Chi ricorda le cronache giudiziarie e giornalistiche non potrà non notare, passeggiando per la sconfinata Canavesana di Chiesanuova — o magari per l’elegante Osasio, poco distante da Carmagnola dove fila tutto più tranquillo — i manifesti elettorali che proclamano il grande ritorno di Simone Cicero Caminada. Nato a Salvador de Bahia il 5 ottobre 1983, ex compagno del filosofo ed europarlamentare Gianni Vattimo, protagonista (ma perdente, non dimentichiamolo) dell’intricata saga dell’eredità del buon Vattimo. E ora ecco il grandioso progetto: candidato sindaco in un comune da 230 anime, incastonato tra Pont Canavese e Borgiallo. Per quale motivo, vi chiederete?

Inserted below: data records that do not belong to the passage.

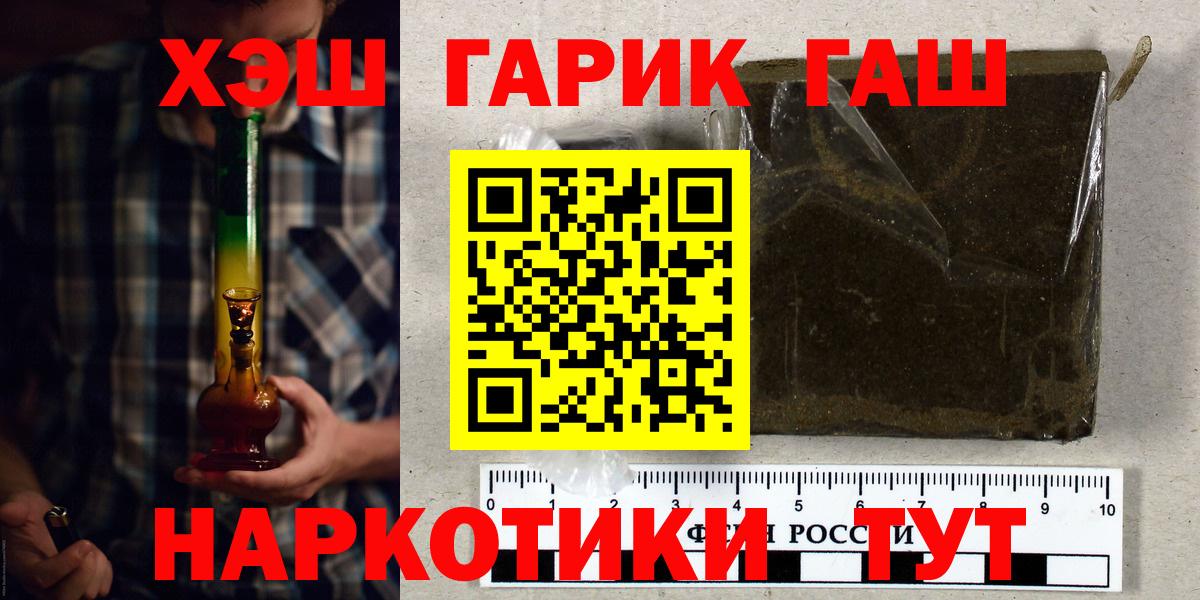 Сатка  Меф   Канабис  COCAIN  Вход с VPN  Купить  Гашиш 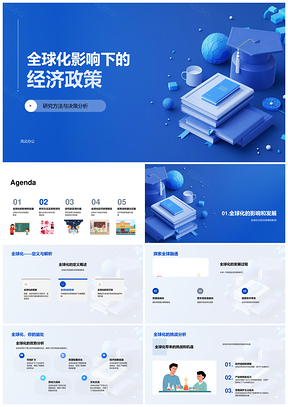 2025全球化经济政策研究决策回归分析制定挑战机遇科学依据PPT模板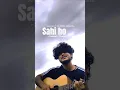 Download Lagu I Tried The Sahi Ho Cover #cover #nepalisong #shorts #trending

La risposta è di una nobiltà quasi commovente: una scelta “in memoria” del compagno Gianni Vattimo, che tanto si era “speso” nelle montagne, partecipando – con grande spirito di sacrificio – alle lotte No Tav in Europa, e per fare qualcosa di concreto per i suoi “anziani”, come lui. Ah, già, Chiesanuova si trova a 664 metri sul livello del mare. Volevate forse Venaus, baluardo delle battaglie No Tav e dimora di elezioni più croccanti svoltesi il 24 e 25 maggio? Macché!
“No, il ricordo di Gianni Vattimo è un’ispirazione, ma non voglio certo sostituirmi interamente alle sue battaglie politiche,” ci tiene a precisare il nostro eroe. La montagna è importante, certo, ma non meno rilevante è proteggere i cittadini “non più appetibili” per via dell’età, in una comunità minuscola e dal tasso di giovinezza inesistente. Tradotto: una crociata pietosa a favore degli anziani dimenticati. Ma guai a sottovalutare l’ardore civico.
La lista si presenta con il nome roboante di “Solidali” e nasconde al suo interno una specie di patchwork politico: simboli del “Progetto Paese”, del “Partito Gay” e degli “Animalisti Civici”. Un gran miscuglio di ideologie, senza dubbio. Qual è allora il programma? “Mantenere le caratteristiche uniche dei piccoli comuni” (traduzione: restare quelli che sono) e fungere da baluardi dei diritti civili in provincia, terra desolata dove associazioni e partiti sembrano essersi dati alla latitanza.
E la campagna elettorale lontano da Torino? “Ci riesco,” dichiara con un certo orgoglio, nonostante gli impegni incessanti. A proposito, sta anche scrivendo un romanzo a fumetti in cinque volumi. Come se non bastasse, il prossimo anno uscirà pure un documentario sul suo processo, quello stesso che ha fatto tanto scalpore, soprattutto in Sudamerica e in vari altri Paesi europei. Nulla di più concreto di un romanzo a fumetti e un documentario per conquistare gli anziani montanari.